Bu bildiri, Rum/Yunan ikilisinin uluslararası hukuka aykırı, maksimalist ve
uzlaşmaz milli politikalarına bölge ülkelerini alet etmelerinin son
örneğidir.
Türkiye, Kıbrıs meselesinde en başından bu yana iyi niyetle çaba göstermiş
ve çözüm yönünde güçlü bir irade sergilemiştir. 2004 yılında Annan Planını
hangi tarafın reddettiği, 2017 yılında Crans-Montana'da sona eren Kıbrıs
Konferansında da hangi tarafın masadan kalktığı herkesçe bilinmektedir.
Rum/Yunan ikilisinin Kıbrıs Türklerini yok sayan, siyasi eşitliklerini
kabul etmeyen ve onları azınlık olarak gören zihniyetleri değişmedikçe
Kıbrıs meselesi çözümsüz kalmaya devam edecektir. 50 yıldır sürdürülen
müzakerelerin başarısız olmasının sebebi de bu zihniyettir.
Öte yandan Türkiye, Akdeniz de dahil olmak üzere tüm denizlerde, tüm
tarafların meşru hak ve çıkarlarını gözeten, karşılıklı kabul edilebilir,
kalıcı ve hakça bir rejimin uluslararası hukuk çerçevesinde oluşturulması
için çaba göstermektedir.
Rum/Yunan ikilisinin uluslararası hukukun ve BM Deniz Hukuku Sözleşmesi'nin
en temel ilkelerinden biri olan "hakkaniyet" ilkesini gözardı eden
maksimalist politikaları geçmişte deniz yetki alanları bakımından Mısır’ın
aleyhine sonuçlar doğurmuştur. Mısır'ın da Rum/Yunan ikilisinin bu durumu
istismar etmesine göz yumduğu görülmektedir.
Türkiye, Doğu Akdeniz'de kendi haklarına ve Kıbrıs Türklerinin haklarına
kararlılıkla sahip çıkmaya devam edecektir.
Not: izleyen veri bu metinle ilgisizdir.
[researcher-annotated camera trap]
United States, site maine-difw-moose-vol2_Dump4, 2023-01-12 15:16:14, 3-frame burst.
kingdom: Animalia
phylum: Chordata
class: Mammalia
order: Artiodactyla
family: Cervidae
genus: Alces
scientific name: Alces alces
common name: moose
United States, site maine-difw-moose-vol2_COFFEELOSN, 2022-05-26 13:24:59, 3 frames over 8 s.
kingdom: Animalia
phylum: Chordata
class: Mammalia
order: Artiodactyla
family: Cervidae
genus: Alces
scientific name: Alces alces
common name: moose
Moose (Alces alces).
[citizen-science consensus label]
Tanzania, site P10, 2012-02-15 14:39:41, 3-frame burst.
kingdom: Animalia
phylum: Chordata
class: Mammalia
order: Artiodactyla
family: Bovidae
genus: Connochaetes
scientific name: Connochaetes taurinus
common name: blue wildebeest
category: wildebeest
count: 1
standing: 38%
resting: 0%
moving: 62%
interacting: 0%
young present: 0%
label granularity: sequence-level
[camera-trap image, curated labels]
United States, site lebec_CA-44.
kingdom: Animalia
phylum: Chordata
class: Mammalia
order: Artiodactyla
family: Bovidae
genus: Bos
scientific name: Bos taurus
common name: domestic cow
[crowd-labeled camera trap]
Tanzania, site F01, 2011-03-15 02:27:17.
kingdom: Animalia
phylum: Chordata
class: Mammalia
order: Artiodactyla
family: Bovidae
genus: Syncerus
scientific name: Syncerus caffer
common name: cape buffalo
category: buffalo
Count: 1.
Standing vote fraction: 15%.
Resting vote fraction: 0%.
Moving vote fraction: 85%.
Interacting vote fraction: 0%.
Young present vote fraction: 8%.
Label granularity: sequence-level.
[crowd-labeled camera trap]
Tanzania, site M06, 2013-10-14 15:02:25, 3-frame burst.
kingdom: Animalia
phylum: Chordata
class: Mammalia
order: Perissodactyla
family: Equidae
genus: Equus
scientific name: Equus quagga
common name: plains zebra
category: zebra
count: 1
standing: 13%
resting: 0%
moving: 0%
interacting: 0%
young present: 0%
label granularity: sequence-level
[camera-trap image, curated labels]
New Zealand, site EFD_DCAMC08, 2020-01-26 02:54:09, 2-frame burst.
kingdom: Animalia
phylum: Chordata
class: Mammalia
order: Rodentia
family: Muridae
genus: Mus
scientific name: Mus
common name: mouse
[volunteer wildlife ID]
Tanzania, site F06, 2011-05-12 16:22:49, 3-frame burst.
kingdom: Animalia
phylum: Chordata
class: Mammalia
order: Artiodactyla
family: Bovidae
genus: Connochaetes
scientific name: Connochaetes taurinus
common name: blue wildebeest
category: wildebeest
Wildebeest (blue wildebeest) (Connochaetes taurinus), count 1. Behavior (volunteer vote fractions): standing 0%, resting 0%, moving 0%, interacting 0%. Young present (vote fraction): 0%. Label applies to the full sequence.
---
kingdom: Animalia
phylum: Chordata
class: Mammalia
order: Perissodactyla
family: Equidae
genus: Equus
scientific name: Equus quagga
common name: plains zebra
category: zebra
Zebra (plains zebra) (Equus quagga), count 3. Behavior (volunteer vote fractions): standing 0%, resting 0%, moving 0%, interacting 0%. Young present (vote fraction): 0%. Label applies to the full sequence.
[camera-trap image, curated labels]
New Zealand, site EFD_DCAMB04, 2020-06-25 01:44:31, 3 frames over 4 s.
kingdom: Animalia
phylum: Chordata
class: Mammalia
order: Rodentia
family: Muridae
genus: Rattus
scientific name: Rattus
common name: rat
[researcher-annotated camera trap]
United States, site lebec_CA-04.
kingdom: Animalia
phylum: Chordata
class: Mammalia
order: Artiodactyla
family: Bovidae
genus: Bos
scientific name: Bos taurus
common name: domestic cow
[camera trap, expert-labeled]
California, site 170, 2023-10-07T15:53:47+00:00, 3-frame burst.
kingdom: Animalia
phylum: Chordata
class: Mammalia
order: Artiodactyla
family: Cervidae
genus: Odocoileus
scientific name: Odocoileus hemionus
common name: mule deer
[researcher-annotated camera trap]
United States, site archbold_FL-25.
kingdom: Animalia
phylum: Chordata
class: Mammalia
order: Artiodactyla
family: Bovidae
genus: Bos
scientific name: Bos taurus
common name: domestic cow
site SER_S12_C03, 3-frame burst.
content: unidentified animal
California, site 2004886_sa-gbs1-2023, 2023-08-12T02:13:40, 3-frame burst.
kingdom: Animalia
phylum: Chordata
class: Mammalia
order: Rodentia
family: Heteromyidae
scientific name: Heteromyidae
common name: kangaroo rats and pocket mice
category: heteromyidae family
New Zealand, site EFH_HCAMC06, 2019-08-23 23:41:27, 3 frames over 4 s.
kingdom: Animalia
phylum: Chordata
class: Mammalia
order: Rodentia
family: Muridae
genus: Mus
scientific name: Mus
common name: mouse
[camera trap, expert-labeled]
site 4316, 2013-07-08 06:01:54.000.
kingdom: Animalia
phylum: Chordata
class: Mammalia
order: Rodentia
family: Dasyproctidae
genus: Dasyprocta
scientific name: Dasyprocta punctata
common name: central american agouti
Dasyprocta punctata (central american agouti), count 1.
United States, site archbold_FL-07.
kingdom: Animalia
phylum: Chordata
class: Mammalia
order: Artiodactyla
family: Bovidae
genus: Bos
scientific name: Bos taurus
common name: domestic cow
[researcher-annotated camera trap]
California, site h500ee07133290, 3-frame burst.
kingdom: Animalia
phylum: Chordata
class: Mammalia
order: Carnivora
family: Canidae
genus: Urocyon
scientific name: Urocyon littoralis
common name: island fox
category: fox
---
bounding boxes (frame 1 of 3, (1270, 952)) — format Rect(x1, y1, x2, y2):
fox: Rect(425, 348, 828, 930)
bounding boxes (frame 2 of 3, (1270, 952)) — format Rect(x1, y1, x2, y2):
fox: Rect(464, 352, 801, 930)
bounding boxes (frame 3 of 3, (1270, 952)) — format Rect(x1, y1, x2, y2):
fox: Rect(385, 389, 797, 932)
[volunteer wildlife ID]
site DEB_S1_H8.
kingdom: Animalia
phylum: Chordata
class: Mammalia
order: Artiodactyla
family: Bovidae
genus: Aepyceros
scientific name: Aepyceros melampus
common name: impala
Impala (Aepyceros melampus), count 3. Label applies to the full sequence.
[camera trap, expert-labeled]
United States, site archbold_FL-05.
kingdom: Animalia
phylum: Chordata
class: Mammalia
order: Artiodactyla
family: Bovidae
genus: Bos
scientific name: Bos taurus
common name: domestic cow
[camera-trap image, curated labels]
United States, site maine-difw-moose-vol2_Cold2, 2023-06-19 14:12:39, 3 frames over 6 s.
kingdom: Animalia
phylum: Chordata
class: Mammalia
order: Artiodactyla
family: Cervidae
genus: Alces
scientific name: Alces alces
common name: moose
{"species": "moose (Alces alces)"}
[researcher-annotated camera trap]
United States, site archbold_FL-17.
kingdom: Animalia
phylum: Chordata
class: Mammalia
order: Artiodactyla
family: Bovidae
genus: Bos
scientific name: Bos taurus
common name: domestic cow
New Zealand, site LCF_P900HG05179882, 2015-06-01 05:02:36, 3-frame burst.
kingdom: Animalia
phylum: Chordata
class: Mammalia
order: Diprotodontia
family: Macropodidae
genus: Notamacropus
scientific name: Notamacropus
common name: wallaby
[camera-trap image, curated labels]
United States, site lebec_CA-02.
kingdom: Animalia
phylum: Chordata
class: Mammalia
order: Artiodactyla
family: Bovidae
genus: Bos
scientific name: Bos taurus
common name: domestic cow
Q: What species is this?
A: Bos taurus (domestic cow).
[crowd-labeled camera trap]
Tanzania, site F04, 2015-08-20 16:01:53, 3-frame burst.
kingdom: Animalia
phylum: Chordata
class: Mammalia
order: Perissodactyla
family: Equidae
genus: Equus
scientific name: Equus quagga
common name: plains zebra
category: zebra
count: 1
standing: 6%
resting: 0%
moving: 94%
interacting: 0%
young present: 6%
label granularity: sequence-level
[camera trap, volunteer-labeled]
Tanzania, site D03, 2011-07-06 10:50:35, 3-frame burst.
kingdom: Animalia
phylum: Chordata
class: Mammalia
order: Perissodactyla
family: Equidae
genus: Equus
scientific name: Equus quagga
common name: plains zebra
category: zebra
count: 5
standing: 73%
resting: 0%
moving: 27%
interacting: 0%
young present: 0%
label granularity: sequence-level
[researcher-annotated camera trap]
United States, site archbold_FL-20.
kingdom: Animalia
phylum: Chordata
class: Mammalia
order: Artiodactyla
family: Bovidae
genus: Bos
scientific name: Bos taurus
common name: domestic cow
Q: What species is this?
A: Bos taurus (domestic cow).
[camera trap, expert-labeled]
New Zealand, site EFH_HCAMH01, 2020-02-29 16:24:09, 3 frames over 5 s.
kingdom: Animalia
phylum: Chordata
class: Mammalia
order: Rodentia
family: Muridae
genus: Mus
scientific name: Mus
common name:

Türkiye, Doğu Akdeniz’de deniz
yetki alanlarının hakkaniyete uygun bir şekilde sınırlandırılması için tüm
bölge ülkeleri ile, GKRY hariç, görüşmeye hazırdır. GKRY’nin muhatabı ise
Kıbrıs Türkleridir. Kıbrıs Türklerinin 13 Temmuz 2019 işbirliği önerisi
hidrokarbon meselesinin Kıbrıs ayağının çözülmesi için değerlendirilmesi
gereken bir fırsattır.
Bildirinin Suriye’ye ilişkin bölümünde ülkemize yöneltilen mesnetsiz ve
çarpıtılmış ithamlarını da kesin bir dille reddediyoruz. Suriye kaynaklı
terörden en fazla etkilenen ülke olarak, Türkiye, bundan önce olduğu gibi
önümüzdeki dönemde de uluslararası hukuktan doğan hakları çerçevesinde
ulusal güvenliğinin gerektirdiği tedbirleri almakta tereddüt
göstermeyeceğini bugün başlattığı harekatla bir kez daha ortaya koymuştur.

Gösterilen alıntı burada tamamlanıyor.